### Stated problem
Copy out all of the records below word for word, changing nothing.

### Given entries
:::
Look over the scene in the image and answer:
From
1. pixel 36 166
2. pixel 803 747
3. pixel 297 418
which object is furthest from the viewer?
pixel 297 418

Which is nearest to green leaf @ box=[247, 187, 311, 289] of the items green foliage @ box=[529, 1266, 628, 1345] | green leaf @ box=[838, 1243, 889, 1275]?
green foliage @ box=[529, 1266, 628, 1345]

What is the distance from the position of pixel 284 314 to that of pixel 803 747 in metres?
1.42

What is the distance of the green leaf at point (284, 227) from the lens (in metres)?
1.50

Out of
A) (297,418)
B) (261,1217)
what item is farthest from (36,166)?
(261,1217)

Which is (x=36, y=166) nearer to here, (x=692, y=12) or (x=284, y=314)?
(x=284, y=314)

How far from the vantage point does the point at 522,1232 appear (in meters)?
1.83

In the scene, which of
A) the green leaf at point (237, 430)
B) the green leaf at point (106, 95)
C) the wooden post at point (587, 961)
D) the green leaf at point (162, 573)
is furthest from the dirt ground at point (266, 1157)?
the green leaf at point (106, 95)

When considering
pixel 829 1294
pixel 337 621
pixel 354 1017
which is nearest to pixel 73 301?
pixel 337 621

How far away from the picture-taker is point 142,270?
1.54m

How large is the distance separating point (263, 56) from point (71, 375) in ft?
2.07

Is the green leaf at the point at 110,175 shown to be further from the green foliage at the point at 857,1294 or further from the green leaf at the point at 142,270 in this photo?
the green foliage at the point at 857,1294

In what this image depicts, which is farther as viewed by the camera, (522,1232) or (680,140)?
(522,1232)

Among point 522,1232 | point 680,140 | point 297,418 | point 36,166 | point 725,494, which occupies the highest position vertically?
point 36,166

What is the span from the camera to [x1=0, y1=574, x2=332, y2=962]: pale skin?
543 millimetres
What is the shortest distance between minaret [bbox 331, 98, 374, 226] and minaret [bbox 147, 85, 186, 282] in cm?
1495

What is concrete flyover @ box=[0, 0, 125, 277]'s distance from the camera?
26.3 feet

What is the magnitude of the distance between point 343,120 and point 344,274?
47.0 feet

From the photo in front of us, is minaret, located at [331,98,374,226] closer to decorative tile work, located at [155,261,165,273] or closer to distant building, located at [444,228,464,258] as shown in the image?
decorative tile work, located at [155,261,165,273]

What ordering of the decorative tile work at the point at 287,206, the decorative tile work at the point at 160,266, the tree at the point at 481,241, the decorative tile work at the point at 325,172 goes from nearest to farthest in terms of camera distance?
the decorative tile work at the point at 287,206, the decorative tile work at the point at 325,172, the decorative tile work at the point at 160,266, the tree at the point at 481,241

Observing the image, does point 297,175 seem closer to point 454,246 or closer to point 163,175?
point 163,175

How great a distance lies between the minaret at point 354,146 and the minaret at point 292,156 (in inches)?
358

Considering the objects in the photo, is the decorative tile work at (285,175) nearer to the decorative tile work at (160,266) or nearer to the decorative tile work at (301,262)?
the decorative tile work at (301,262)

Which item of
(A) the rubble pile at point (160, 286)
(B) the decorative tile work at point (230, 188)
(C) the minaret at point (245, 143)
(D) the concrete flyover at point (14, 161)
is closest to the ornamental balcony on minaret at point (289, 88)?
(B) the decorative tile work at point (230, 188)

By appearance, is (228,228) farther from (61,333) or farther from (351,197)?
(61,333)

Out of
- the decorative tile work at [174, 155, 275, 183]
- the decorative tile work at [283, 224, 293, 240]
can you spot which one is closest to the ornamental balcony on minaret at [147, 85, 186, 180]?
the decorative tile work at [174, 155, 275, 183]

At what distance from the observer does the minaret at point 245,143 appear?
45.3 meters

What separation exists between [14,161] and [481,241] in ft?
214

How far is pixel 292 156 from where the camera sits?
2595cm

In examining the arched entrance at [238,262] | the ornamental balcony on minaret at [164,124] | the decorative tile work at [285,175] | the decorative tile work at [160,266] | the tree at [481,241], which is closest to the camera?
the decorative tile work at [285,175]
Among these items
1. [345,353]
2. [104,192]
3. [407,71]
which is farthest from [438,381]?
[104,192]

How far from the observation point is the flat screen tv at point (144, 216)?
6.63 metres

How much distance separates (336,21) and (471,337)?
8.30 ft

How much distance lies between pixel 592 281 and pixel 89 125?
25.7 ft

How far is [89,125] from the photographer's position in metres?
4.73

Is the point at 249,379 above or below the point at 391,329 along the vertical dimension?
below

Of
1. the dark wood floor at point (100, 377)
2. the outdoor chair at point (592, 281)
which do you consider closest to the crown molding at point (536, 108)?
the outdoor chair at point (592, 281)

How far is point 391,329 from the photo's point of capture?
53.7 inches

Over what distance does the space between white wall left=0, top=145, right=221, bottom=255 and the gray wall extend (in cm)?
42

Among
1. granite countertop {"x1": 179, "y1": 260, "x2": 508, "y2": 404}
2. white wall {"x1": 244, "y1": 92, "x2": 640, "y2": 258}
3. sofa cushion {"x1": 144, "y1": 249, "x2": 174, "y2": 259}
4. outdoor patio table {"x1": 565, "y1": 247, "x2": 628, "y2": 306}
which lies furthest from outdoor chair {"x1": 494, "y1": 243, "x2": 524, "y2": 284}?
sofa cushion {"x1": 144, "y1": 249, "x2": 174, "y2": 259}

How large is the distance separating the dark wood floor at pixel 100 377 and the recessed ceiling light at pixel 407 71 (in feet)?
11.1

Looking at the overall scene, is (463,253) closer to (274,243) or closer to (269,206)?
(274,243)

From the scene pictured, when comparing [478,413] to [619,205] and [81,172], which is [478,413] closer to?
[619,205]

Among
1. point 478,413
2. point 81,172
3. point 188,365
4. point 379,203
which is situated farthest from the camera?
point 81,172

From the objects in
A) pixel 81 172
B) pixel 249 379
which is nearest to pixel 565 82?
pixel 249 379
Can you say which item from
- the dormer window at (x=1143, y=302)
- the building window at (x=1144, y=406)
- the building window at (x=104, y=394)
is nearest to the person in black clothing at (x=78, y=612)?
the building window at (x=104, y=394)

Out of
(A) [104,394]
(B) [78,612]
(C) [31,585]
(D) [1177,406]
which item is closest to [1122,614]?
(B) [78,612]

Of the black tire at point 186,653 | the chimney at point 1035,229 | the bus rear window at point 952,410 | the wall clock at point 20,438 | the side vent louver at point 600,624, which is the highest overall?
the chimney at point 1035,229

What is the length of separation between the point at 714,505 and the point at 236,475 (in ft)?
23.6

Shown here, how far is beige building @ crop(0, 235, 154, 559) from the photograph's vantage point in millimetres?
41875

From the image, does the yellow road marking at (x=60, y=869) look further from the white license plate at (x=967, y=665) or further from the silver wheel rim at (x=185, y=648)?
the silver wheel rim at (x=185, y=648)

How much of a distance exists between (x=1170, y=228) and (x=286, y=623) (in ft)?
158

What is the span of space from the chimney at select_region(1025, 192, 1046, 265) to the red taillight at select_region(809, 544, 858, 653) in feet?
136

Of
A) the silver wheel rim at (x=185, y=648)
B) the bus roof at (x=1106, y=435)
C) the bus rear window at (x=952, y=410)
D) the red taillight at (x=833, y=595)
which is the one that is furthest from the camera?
:::
### Solved exercise
Look over the scene in the image and answer:
From
1. pixel 36 166
2. pixel 803 747
3. pixel 297 418
which object is furthest from the viewer?
pixel 297 418

Which is nearest to green leaf @ box=[247, 187, 311, 289] of the items green foliage @ box=[529, 1266, 628, 1345] | green leaf @ box=[838, 1243, 889, 1275]?
green foliage @ box=[529, 1266, 628, 1345]

What is the distance from the position of pixel 284 314 to that of pixel 803 747 in metres?
1.42

What is the distance of the green leaf at point (284, 227) from the lens (in metres)?
1.50

Out of
A) (297,418)
B) (261,1217)
what item is farthest from (36,166)?
(261,1217)

Which is (x=36, y=166) nearer to here, (x=692, y=12) or (x=284, y=314)?
(x=284, y=314)

How far from the vantage point does the point at 522,1232 appear (in meters)?
1.83

In the scene, which of
A) the green leaf at point (237, 430)
B) the green leaf at point (106, 95)
C) the wooden post at point (587, 961)
D) the green leaf at point (162, 573)
is furthest from the dirt ground at point (266, 1157)?
the green leaf at point (106, 95)

When considering
pixel 829 1294
pixel 337 621
pixel 354 1017
which is nearest to pixel 73 301?
pixel 337 621

How far away from the picture-taker is point 142,270?
1.54m

How large is the distance separating point (263, 56) from point (71, 375) in ft?
2.07

Is the green leaf at the point at 110,175 shown to be further from the green foliage at the point at 857,1294 or further from the green leaf at the point at 142,270 in this photo?
the green foliage at the point at 857,1294

In what this image depicts, which is farther as viewed by the camera, (522,1232) or (680,140)?
(522,1232)

Among point 522,1232 | point 680,140 | point 297,418 | point 36,166 | point 725,494, which occupies the highest position vertically?
point 36,166

What is the span from the camera to [x1=0, y1=574, x2=332, y2=962]: pale skin?
543 millimetres
What is the shortest distance between minaret [bbox 331, 98, 374, 226] and minaret [bbox 147, 85, 186, 282] in cm?
1495

What is concrete flyover @ box=[0, 0, 125, 277]'s distance from the camera?
26.3 feet

What is the magnitude of the distance between point 343,120 and point 344,274?
47.0 feet

From the photo in front of us, is minaret, located at [331,98,374,226] closer to decorative tile work, located at [155,261,165,273] or closer to distant building, located at [444,228,464,258] as shown in the image?
decorative tile work, located at [155,261,165,273]

What ordering of the decorative tile work at the point at 287,206, the decorative tile work at the point at 160,266, the tree at the point at 481,241, the decorative tile work at the point at 325,172 goes from nearest to farthest in terms of camera distance?
the decorative tile work at the point at 287,206, the decorative tile work at the point at 325,172, the decorative tile work at the point at 160,266, the tree at the point at 481,241

Observing the image, does point 297,175 seem closer to point 454,246 or closer to point 163,175?
point 163,175

How great a distance lies between the minaret at point 354,146 and the minaret at point 292,156 (in inches)?
358

Considering the objects in the photo, is the decorative tile work at (285,175) nearer to the decorative tile work at (160,266) or nearer to the decorative tile work at (301,262)?
the decorative tile work at (301,262)

Which item of
(A) the rubble pile at point (160, 286)
(B) the decorative tile work at point (230, 188)
(C) the minaret at point (245, 143)
(D) the concrete flyover at point (14, 161)
is closest to the ornamental balcony on minaret at point (289, 88)?
(B) the decorative tile work at point (230, 188)

By appearance, is (228,228) farther from (61,333) or farther from (351,197)?
(61,333)

Out of
- the decorative tile work at [174, 155, 275, 183]
- the decorative tile work at [283, 224, 293, 240]
can you spot which one is closest to the ornamental balcony on minaret at [147, 85, 186, 180]?
the decorative tile work at [174, 155, 275, 183]

At what distance from the observer does the minaret at point 245,143 appear?
45.3 meters

What separation exists between [14,161] and [481,241] in ft?
214

How far is pixel 292 156 from where the camera sits?
2595cm

In examining the arched entrance at [238,262] | the ornamental balcony on minaret at [164,124] | the decorative tile work at [285,175] | the decorative tile work at [160,266] | the tree at [481,241], which is closest to the camera?
the decorative tile work at [285,175]
Among these items
1. [345,353]
2. [104,192]
3. [407,71]
which is farthest from [438,381]?
[104,192]

How far from the observation point is the flat screen tv at point (144, 216)?
6.63 metres

How much distance separates (336,21) and (471,337)?
8.30 ft

How much distance lies between pixel 592 281 and pixel 89 125?
25.7 ft

How far is [89,125] from the photographer's position in metres?
4.73

Is the point at 249,379 above or below the point at 391,329 along the vertical dimension?
below

Of
1. the dark wood floor at point (100, 377)
2. the outdoor chair at point (592, 281)
which do you consider closest to the crown molding at point (536, 108)?
the outdoor chair at point (592, 281)

How far is point 391,329 from the photo's point of capture?
53.7 inches

Over what distance does the space between white wall left=0, top=145, right=221, bottom=255 and the gray wall extend (in cm)?
42

Among
1. granite countertop {"x1": 179, "y1": 260, "x2": 508, "y2": 404}
2. white wall {"x1": 244, "y1": 92, "x2": 640, "y2": 258}
3. sofa cushion {"x1": 144, "y1": 249, "x2": 174, "y2": 259}
4. outdoor patio table {"x1": 565, "y1": 247, "x2": 628, "y2": 306}
which lies furthest from outdoor chair {"x1": 494, "y1": 243, "x2": 524, "y2": 284}?
sofa cushion {"x1": 144, "y1": 249, "x2": 174, "y2": 259}

How large is the distance separating the dark wood floor at pixel 100 377 and the recessed ceiling light at pixel 407 71 (in feet)?
11.1

Looking at the overall scene, is (463,253) closer to (274,243) or closer to (269,206)?
(274,243)

From the scene pictured, when comparing [478,413] to [619,205] and [81,172], which is [478,413] closer to?
[619,205]

Among
1. point 478,413
2. point 81,172
3. point 188,365
4. point 379,203
which is situated farthest from the camera?
point 81,172

From the objects in
A) pixel 81 172
B) pixel 249 379
which is nearest to pixel 565 82?
pixel 249 379
Can you say which item from
- the dormer window at (x=1143, y=302)
- the building window at (x=1144, y=406)
- the building window at (x=104, y=394)
is nearest to the person in black clothing at (x=78, y=612)?
the building window at (x=104, y=394)

Out of
(A) [104,394]
(B) [78,612]
(C) [31,585]
(D) [1177,406]
which item is closest to [1122,614]?
(B) [78,612]

Of the black tire at point 186,653 | the chimney at point 1035,229 | the bus rear window at point 952,410 | the wall clock at point 20,438 | the side vent louver at point 600,624, which is the highest overall?
the chimney at point 1035,229

What is the length of separation between the point at 714,505 and the point at 236,475 (in ft)?
23.6

Shown here, how far is beige building @ crop(0, 235, 154, 559) from the photograph's vantage point in millimetres?
41875

From the image, does the yellow road marking at (x=60, y=869) look further from the white license plate at (x=967, y=665) or further from the silver wheel rim at (x=185, y=648)?
the silver wheel rim at (x=185, y=648)

How much of a distance exists between (x=1170, y=228) and (x=286, y=623) (in ft)?
158

What is the span of space from the chimney at select_region(1025, 192, 1046, 265) to the red taillight at select_region(809, 544, 858, 653) in feet?
136

Of
A) the silver wheel rim at (x=185, y=648)
B) the bus roof at (x=1106, y=435)
C) the bus rear window at (x=952, y=410)
D) the red taillight at (x=833, y=595)
which is the one that is furthest from the camera?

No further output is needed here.